WORK ITEM ▸ Please repeat, exactly and without pictures, the lines of the entries below that run from the one containing "WWE Wrestling Tickets in New York - Kampf" through the one containing "wedding gift quora".

SUPPLIED MATERIAL ▸
####################
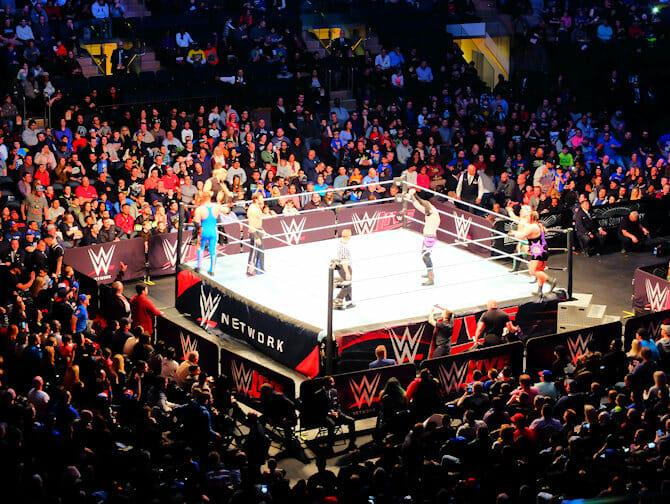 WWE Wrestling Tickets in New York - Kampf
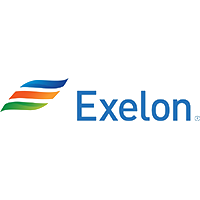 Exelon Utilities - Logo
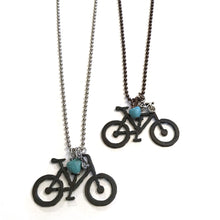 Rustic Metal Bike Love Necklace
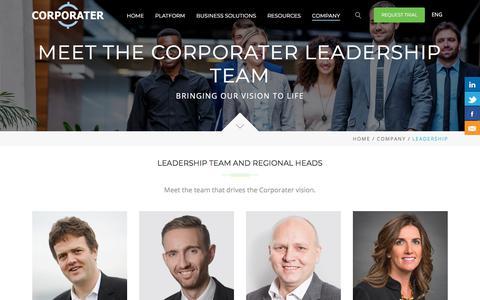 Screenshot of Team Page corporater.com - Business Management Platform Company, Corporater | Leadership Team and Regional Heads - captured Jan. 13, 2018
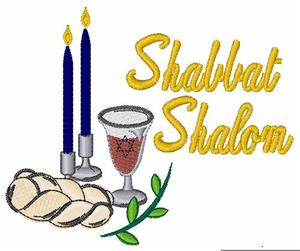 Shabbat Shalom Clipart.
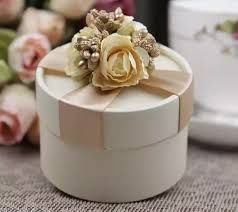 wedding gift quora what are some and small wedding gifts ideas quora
####################
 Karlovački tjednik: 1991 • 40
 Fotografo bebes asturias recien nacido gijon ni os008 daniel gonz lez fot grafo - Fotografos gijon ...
####################
REPLY TO THE EXERCISE ▸
 WWE Wrestling Tickets in New York - Kampf
 Exelon Utilities - Logo
 Rustic Metal Bike Love Necklace
 Screenshot of Team Page corporater.com - Business Management Platform Company, Corporater | Leadership Team and Regional Heads - captured Jan. 13, 2018
 Shabbat Shalom Clipart.
 wedding gift quora what are some and small wedding gifts ideas quora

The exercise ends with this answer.